> [TRECHO DO TEXTO]:
ANDRÉ BARROS -
Afinal, o que é muita maconha e o que é pouca maconha? Apesar de pequenas mudanças favoráveis na lei de drogas, ainda é difícil definir as quantidades necessárias para diferenciar usuário de traficante. E o pior: estes obstáculos na lei acabam prejudicando ainda mais cultivadores e maconheiros que nada tem a ver com o crime organizado. Entenda mais sobre a questão com o advogado e ativista, André Barros.
A Lei 11343/2006 acabou com a pena de prisão para usuários de todas as drogas e para quem plantar pequena quantidade para uso próprio. Por outro lado, a pena mínima para o tráfico de drogas aumentou para 5 anos de prisão. Ficou estabelecido que essa pena dever ser reduzida em até até dois terços – chegando a um ano e dez meses-, se o condenado for primário, de bons antecedentes, não se dedicar a atividades criminosas, nem integrar organização criminosa.
A Lei 11343/2006 vai completar 10 anos e, até hoje, não existe uma decisão que estabeleça um limite ou definição do que vem a ser uma pequena quantidade de plantas. Mesmo conhecendo muito bem a lei, pois prestam concursos dificílimos, grande parte dos delegados, promotores e juízes, deliberadamente, não aplicam a norma. Ou pior, como a lei melhorou para o usuário, os aplicadores do direito, por represália, quase sempre condenam usuários e plantadores no trafico de drogas. Vêm sendo aplicadas, propositalmente, penas acima de 4 anos de reclusão. Uma pena superior a quatro anos de prisão não pode ser substituída pela restritiva de direitos, o que é estabelecido no artigo 44, inciso I, do Código Penal.

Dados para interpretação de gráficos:

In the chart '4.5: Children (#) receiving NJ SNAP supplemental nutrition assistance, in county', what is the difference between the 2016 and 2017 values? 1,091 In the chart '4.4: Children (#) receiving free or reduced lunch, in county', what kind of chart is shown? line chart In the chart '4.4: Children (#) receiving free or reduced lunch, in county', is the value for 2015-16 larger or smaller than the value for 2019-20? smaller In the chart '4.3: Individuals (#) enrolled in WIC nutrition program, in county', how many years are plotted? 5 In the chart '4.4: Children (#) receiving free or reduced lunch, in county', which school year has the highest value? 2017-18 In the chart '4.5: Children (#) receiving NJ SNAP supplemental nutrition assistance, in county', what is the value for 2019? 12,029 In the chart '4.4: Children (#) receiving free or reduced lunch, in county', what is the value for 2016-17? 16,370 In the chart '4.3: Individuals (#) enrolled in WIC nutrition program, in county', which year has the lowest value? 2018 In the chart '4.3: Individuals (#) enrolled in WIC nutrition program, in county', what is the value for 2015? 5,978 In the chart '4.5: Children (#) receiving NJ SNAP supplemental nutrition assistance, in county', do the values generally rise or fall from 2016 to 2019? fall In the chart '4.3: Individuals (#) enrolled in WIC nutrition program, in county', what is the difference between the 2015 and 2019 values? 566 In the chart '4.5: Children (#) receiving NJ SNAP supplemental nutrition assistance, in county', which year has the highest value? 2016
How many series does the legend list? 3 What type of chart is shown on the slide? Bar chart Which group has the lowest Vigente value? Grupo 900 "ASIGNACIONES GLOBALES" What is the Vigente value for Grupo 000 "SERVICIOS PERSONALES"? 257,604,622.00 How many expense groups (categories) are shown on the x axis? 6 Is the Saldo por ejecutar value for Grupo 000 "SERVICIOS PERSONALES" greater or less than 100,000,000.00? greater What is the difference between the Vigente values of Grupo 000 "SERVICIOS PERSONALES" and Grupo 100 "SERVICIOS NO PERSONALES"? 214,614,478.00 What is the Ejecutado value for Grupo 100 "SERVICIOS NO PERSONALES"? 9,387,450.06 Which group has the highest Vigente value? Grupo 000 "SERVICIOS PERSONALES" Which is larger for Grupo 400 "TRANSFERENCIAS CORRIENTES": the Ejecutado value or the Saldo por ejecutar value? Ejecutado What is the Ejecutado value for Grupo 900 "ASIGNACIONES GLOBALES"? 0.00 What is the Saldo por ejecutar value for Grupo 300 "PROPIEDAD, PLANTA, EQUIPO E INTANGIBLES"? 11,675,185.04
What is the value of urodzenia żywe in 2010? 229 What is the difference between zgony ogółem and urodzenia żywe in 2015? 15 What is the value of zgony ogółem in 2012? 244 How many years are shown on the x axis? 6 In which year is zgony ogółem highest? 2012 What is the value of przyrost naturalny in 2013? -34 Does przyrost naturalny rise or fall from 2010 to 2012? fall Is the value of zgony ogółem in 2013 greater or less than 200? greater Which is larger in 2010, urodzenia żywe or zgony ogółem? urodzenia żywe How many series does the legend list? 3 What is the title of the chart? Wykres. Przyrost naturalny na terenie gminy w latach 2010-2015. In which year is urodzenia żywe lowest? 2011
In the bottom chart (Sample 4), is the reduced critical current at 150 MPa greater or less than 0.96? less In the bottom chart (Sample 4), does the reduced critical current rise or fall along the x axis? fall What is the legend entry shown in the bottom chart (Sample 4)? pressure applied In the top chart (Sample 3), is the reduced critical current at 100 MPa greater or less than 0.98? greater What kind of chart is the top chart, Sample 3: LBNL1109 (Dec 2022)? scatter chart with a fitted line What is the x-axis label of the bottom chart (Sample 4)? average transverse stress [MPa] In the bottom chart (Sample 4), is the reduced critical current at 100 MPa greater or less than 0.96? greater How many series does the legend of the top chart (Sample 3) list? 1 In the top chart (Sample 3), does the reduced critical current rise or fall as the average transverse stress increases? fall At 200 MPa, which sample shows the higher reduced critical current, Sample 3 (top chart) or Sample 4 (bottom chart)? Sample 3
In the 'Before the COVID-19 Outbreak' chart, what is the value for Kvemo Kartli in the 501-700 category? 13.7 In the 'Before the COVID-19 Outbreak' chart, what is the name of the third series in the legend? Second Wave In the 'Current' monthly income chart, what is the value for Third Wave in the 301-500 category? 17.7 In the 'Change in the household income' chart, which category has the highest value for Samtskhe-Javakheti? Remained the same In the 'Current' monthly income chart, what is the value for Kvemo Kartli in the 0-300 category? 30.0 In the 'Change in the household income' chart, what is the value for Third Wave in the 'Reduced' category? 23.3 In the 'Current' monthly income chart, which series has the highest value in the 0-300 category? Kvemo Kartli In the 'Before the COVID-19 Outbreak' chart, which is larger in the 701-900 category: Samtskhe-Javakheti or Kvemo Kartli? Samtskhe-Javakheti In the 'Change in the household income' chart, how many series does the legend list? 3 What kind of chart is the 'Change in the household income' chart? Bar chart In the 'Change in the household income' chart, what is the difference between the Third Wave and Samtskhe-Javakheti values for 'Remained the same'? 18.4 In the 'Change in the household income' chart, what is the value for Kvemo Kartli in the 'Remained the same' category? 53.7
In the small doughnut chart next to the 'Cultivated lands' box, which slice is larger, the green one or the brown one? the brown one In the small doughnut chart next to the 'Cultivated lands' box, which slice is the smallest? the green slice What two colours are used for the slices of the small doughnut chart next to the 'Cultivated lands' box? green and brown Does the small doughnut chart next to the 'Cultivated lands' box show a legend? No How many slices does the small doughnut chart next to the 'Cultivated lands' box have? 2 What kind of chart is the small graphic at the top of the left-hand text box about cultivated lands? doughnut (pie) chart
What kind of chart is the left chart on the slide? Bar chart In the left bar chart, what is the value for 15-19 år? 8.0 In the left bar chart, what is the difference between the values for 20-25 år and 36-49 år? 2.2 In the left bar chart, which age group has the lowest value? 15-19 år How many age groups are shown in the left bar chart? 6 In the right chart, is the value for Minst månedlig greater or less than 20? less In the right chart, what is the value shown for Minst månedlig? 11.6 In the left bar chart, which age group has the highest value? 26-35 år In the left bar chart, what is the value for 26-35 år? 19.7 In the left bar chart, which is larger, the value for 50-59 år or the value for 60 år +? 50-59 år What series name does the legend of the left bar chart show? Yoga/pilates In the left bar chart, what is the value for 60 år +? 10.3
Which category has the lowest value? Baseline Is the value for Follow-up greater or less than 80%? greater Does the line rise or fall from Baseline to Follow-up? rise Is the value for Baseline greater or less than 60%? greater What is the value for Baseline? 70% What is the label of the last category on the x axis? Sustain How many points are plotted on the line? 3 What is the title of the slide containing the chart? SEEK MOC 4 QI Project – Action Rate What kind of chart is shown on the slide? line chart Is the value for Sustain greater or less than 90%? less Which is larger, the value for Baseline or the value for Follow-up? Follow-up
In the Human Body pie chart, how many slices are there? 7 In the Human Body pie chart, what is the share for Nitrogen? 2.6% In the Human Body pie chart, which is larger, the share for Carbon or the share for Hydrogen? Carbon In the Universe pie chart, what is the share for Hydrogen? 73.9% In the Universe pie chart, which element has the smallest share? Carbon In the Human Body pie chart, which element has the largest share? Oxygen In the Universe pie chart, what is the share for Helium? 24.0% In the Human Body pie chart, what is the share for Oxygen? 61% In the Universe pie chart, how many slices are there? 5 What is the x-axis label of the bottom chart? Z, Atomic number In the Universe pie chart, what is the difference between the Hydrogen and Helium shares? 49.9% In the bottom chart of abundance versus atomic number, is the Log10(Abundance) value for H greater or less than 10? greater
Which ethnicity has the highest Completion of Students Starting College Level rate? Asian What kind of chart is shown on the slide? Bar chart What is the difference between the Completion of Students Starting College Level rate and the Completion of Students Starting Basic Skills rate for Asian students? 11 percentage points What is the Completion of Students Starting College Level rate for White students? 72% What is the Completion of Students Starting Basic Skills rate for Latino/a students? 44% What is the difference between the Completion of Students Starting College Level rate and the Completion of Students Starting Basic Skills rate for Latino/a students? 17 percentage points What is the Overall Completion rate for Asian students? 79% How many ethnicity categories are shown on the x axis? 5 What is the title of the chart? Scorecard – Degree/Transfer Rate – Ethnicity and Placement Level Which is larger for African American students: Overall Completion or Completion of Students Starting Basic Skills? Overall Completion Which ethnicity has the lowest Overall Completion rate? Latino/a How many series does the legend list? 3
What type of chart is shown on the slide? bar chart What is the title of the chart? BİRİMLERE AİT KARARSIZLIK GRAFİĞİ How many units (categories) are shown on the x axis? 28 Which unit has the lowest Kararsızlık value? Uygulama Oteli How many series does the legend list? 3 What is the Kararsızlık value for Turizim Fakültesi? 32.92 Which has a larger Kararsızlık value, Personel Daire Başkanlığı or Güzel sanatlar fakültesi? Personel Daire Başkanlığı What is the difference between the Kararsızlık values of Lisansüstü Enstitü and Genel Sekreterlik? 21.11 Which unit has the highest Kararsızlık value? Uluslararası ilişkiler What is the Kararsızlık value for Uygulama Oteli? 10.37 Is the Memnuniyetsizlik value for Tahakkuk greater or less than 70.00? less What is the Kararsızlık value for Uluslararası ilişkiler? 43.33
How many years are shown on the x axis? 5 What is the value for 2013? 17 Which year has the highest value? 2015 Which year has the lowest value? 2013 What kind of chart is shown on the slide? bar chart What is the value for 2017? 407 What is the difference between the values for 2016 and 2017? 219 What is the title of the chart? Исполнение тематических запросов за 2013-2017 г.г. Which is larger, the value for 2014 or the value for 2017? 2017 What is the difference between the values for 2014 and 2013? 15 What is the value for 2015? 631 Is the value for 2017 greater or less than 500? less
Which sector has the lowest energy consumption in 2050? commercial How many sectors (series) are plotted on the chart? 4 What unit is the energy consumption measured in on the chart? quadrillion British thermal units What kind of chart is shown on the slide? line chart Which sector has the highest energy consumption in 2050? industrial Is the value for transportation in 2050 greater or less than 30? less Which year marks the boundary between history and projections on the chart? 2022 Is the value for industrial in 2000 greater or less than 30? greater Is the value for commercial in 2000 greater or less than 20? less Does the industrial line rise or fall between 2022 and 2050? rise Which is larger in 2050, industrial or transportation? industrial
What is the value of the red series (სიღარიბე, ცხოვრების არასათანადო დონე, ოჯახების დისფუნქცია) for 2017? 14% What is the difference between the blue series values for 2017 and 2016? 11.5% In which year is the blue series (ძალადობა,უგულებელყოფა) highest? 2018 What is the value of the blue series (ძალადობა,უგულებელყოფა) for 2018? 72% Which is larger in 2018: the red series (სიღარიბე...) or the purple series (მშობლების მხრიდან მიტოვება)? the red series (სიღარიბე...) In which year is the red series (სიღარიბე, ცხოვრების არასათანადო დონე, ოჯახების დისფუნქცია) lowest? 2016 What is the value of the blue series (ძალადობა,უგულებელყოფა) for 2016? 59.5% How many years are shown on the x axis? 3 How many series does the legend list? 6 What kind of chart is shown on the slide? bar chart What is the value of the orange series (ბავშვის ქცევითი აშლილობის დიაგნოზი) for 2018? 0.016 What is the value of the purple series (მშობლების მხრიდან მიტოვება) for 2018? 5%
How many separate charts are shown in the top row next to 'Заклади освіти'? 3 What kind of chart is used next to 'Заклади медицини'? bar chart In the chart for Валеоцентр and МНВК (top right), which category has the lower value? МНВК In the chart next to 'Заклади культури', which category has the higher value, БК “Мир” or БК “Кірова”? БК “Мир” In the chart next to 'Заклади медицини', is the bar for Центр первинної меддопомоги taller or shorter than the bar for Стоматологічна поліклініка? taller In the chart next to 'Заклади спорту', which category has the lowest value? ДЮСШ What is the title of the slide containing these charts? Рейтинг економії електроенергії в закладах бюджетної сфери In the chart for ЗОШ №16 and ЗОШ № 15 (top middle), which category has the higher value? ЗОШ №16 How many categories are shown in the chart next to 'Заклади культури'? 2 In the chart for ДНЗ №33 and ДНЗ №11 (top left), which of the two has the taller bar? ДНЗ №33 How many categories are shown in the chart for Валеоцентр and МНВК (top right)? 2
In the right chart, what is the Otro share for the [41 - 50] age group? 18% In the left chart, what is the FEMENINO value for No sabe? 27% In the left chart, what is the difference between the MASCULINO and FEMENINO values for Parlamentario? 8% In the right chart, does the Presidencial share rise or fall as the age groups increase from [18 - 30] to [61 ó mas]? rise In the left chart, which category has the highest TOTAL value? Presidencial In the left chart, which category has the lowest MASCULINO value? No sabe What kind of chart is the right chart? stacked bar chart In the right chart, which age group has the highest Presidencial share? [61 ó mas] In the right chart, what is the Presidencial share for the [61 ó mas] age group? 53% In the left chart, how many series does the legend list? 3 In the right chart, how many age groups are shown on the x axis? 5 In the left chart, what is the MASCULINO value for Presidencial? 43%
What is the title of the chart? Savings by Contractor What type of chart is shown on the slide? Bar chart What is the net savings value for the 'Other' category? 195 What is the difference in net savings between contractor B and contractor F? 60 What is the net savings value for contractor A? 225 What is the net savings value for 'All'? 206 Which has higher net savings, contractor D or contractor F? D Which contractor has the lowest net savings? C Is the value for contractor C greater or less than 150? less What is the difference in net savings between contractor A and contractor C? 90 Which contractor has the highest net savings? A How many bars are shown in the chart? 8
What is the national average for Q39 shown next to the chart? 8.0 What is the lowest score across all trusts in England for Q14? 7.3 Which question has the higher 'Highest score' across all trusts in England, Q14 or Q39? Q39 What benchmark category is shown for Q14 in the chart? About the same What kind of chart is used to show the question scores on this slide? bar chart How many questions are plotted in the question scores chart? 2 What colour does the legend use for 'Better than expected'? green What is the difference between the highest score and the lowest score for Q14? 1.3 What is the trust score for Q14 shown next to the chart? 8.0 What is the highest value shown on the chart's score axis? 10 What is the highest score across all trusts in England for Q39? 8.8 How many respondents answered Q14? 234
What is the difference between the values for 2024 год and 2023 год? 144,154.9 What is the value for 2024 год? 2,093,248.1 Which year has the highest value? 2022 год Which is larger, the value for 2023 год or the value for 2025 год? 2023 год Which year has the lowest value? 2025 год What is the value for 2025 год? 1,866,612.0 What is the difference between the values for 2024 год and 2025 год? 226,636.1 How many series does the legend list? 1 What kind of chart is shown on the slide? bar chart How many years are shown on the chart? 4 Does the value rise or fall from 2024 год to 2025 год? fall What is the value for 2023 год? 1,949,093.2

> [O QUE FAZER]:
1. Segundo o texto sobre a lei de drogas e a maconha, qual passou a ser a pena mínima para o tráfico de drogas?
2. Prossiga o texto sobre a lei de drogas e a maconha a partir da última frase apresentada.

> [LISTA DE RESPOSTAS]:
1. 5 anos de prisão.

2.
O que de fato assistimos, em muitos julgamentos, é a um verdadeiro abuso de autoridade. O denunciado, por questões envolvendo drogas, responde ao processo preso. Meses depois, na audiência, em praticamente todos os casos, o promotor pede a desclassificação do artigo 33 para o artigo 28 da Lei 11343/2006, confirmando que ele era usuário. Ainda costuma-se solicitar que seja declarada extinta a punibilidade. O promotor sai do caso como se tivesse sido generoso, pois o plantador continua primário e de bons antecedentes, porém com uma marca do pesadelo que é passar meses preso numa cadeia. O trauma e o medo são tão grandes que o plantador sequer entra com uma ação de indenização contra o Estado, mesmo tendo recebido uma punição que extrapolou a da sentença.
Alguém primário, de bons antecedentes, que não integra grupo criminoso nem se dedica a atividades criminosas, deveria responder ao processo em liberdade. Pois, se ao final do processo, pode ser condenado a uma pena restritiva de direitos, não tem sentido, no curso do processo, ficar preso. Portanto, o maior problema não reside na lei, mas sim nos aplicadores da lei. Delegados, promotores, juízes, desembargadores e ministros sabem de tudo isso, mas não respeitam a lei e a Constituição, que juraram cumprir. Assim, as cadeias estão superlotadas de pessoas condenadas por tráfico, em sua maioria. Como se explica de um mercado ilegal, bilionário, de toneladas, não saia um milionário preso? Essa guerra às drogas é uma verdadeira farsa.
*Advogado da Marcha da Maconha, ativista dos Direitos Humanos e pré-candidato a vereador do Rio de Janeiro pelo PSOL.